To create a new Request for Proposals (RFP) on Wayfinder, navigate to the RFPs dashboard and click the "New RFP" button. You'll be redirected to the new RFP page.
The new RFP form is comprised of four sections:
๐ข RFPs with detailed information receive more responses from providers, so be sure to take a few extra minutes completing the form for better results!
RFP Information
This is where you select high-level information about the RFP, such as the service, Medicaid waiver, and more.
Field Name | Required | Description / Notes |
Service | Yes | Select one of the approved long-term supports and services (LTSS) from the dropdown menu |
HCBS Waiver | Yes | Select the Medicaid waiver that your client is approved for. The options dynamically update based on the service you select. |
Show all HCBS Waiver options | No | In the very rare case that you need to select a different option than what is displayed in the HCBS Waiver dropdown, check this box. |
County | Yes | The area that your client lives. |
Mark as urgent | No | For clients that require services ASAP. Please use sparingly. |
Statewide RFP | No | If you'd like other Case Management Agencies (CMAs) to distribute this RFP on your behalf, please select this option. Please note that providers in your catchment area will not receive a notification if you select this option. |
Prefer provider for multiple services? | No | Select this option if your client requires multiple services and would like to receive them all at the same provider. |
Individual's Information
In this section, enter the information of the individual who will be receiving services.

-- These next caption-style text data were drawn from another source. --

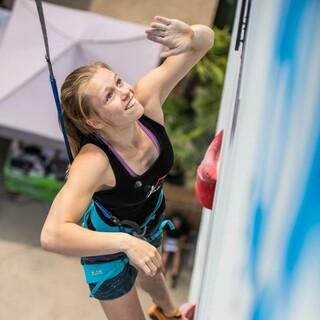 Nuria Brockfeld zählt zu den besten deutschen Speed-Kletterinnen. Foto: DAV/Thomas Schermer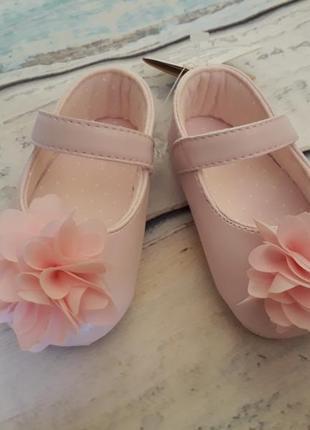 Первые туфельки от chicco 19 размер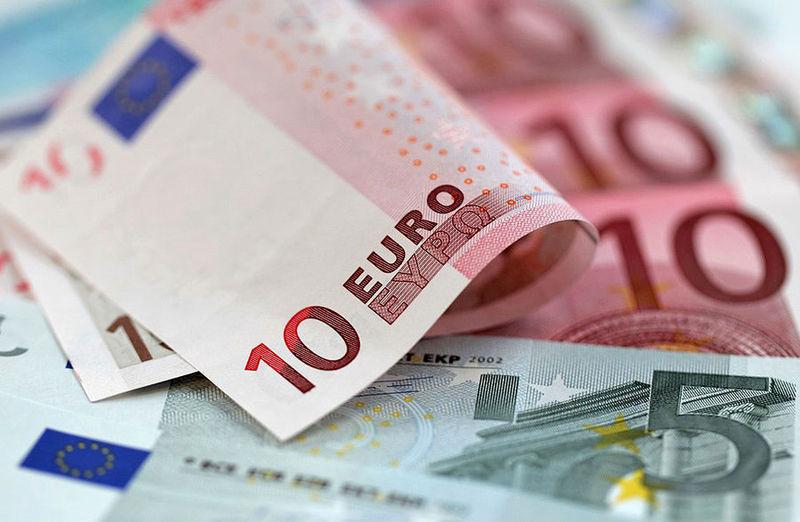 هر اسکناس دلار در صرافیهای مجاز ۱۰۰ تومان گرانتر شد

Field Name | Required | Description / Notes |
Select an individual | Yes | Select your client from the dropdown. Data is pulled from the Individuals page. |
Nickname or preferred name(s) | No | - |
Medicaid ID | No | This is pulled from the Care and Case Management System (CCM) and cannot be changed. |
Support level | No | While not required, many providers require support level information and will not submit a proposal without it. |
Hide support level from providers | No | - |
Gender | No | - |
Living situation | No | - |
Major cross streets near home | No | This is particularly useful information for providers who offer in-home services. |
City | No | Your client's city of residence. |
Interests and goals | No | - |
Good day & bad day | No | - |
Relevant health information | No | We highly recommend completing this field so providers know how to best support your client. |
Legal information (guardianship) | No | - |
Behaviors and supervision requirements | No | - |
Adaptive equipment & preferences | No | - |
Preferences description | No | Include anything else here that you'd like providers to know about your client's health or behaviors. |
Service Information
This section covers details about the administration of services.
Field Name | Required | Description / Notes |
Providers must provide transportation | No | - |
Medication must be administered during services | No | - |
Frequency, scope, and duration | No | Inform the provider about your client's service frequency and duration preference, whether it's fixed or ongoing. |
Additional comments | No | - |
Exclude Providers
If your client had a negative experience with a provider in the past, please select their name to exclude them from receiving an invitation to apply to the RFP.
Once you've completed all of the required form fields, the "Submit RFP" button will display at the bottom of the form. Click it to request approval from your Case Management supervisor!